» Your goal:
The text below names the things the narrator had added to the original simplicity of the ideals God had given. List all of them.

» Text:

A brief previous experience had erased any fanciful notions I had that relationships were easy.  Along the way, it seems, I had added the experiences of friends, the books I had read, the speakers I had heard to the original simplicity of the ideals God had given me.  I had subtly shifted my confidence from the unfailing, if bewildering, providence of God to my own ability to keep myself pure, thinking naively that if I did things a certain way and followed a few rules that everything would unfold easily and naturally and without pain.  I knew now that the main thing, the only thing in all of life, was whether I was willing to pursue God through heartache and joy alike, or if I was going to take my life in my own hands and try to shield myself from any hurt that God knew would make me better.  For we can take the reins just as surely by following rules as we can by doing whatever we please.  A passage in C.S. Lewis’s The Four Loves issued a daring challenge:

            “We shall draw nearer to God, not by trying to avoid the sufferings inherent in all loves, but by accepting them and offering them to Him; throwing away all defensive armour.  If our hearts need to be broken, and if He chooses this as a way in which they should break, so be it.”

The pain of this love was a merciful tool of God that spring.  Amid picnics and bonfires and snatches of conversation at the coffee shop my heart was sifted to its very depths.  Leaning hard on God in utter weakness my hopes were laid before Him one by one.   But by the first of the summer I could bear it no longer. 

           Take him away, Lord, I prayed, just take him out my life if he’s not the one You have for me. If the answer is ‘no’, just go ahead and tell me. 

But the answer was ‘yes’, a ‘yes’ that resounded through my little world with a shout of triumph and joy; that fills my days yet with a song whose beauties I am only beginning to discover.  Six years ago the dearest man on earth made me his wife, and God made us one.  The desert of waiting became a fruitful field; the wilderness blossomed as the rose.  And I can only say in praise of the Lord that ‘they will never be ashamed that wait for Him’.

» Rows:

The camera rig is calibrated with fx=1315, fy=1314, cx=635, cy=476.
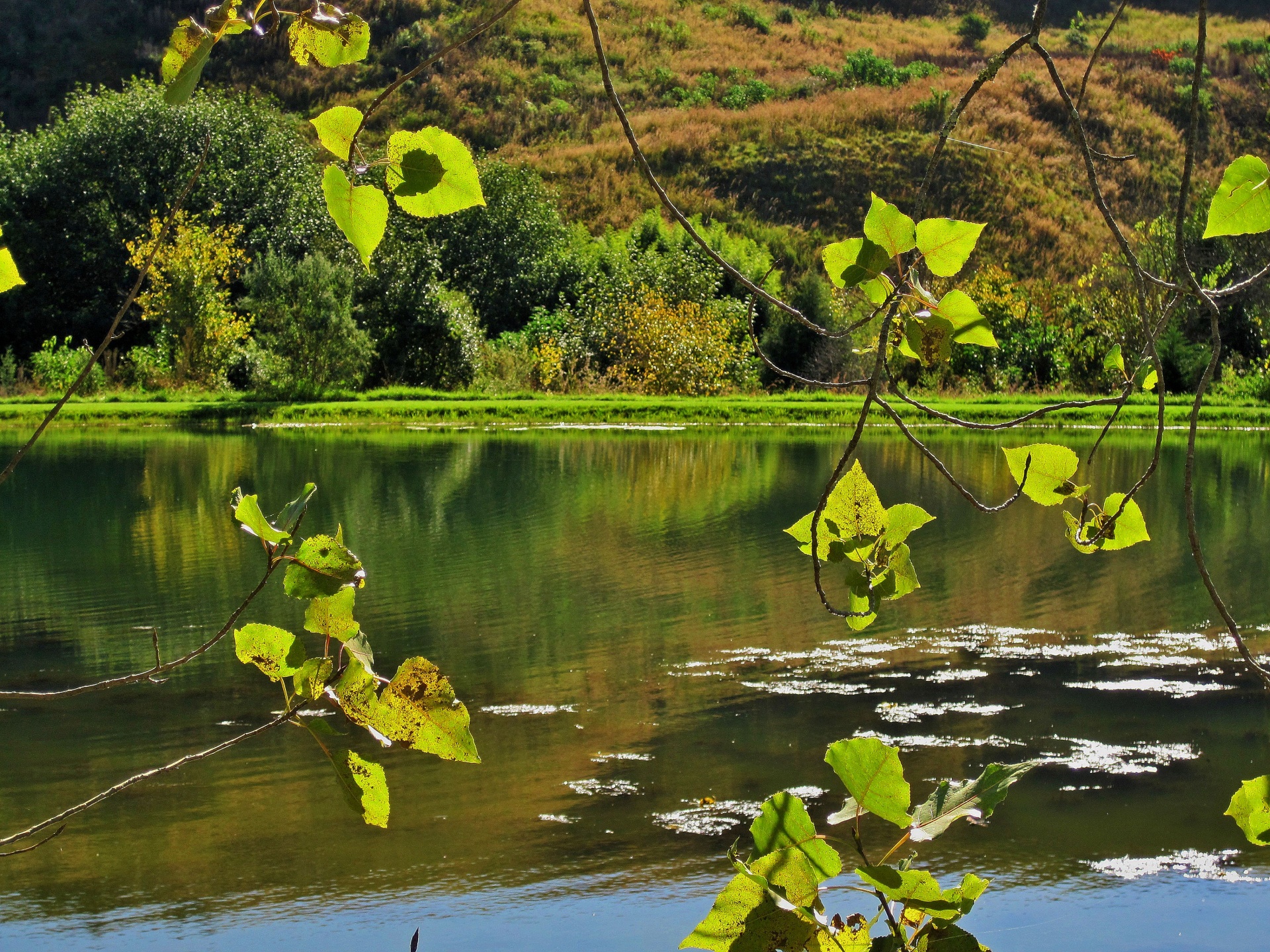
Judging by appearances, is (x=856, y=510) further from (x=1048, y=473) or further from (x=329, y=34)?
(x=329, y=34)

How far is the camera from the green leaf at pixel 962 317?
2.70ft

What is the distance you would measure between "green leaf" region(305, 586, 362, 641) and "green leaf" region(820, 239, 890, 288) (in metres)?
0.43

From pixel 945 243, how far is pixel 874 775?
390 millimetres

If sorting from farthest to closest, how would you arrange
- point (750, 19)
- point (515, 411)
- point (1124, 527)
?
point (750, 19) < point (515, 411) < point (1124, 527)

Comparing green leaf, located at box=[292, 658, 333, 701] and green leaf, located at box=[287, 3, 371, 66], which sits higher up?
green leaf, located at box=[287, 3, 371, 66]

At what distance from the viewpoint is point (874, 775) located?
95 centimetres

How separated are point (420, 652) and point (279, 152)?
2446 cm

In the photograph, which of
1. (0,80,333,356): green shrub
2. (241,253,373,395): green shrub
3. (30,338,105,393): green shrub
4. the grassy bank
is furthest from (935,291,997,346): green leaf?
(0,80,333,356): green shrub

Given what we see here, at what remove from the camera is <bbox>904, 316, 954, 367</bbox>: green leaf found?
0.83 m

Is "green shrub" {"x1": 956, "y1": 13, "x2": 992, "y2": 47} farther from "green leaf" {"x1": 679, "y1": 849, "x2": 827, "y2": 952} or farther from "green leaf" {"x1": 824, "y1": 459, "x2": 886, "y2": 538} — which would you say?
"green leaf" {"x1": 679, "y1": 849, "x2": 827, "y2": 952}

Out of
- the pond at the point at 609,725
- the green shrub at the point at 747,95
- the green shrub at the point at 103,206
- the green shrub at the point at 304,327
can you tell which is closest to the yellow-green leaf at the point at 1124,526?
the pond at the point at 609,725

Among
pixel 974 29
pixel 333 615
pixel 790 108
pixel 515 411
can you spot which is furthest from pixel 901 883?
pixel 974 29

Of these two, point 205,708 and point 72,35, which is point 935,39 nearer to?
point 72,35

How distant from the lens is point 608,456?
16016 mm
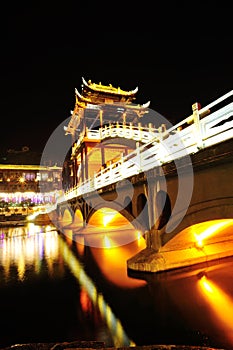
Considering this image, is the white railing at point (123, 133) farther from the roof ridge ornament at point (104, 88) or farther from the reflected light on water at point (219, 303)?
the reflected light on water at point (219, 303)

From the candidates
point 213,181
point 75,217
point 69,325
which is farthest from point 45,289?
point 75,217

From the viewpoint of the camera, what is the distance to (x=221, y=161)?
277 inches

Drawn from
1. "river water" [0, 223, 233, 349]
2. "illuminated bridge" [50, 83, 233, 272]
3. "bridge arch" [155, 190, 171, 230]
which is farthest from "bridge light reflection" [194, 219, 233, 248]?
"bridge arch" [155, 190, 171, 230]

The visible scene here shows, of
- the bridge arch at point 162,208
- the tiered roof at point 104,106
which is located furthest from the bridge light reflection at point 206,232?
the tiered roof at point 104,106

» Written answer:
- the experiences of friends
- the books the narrator had read
- the speakers the narrator had heard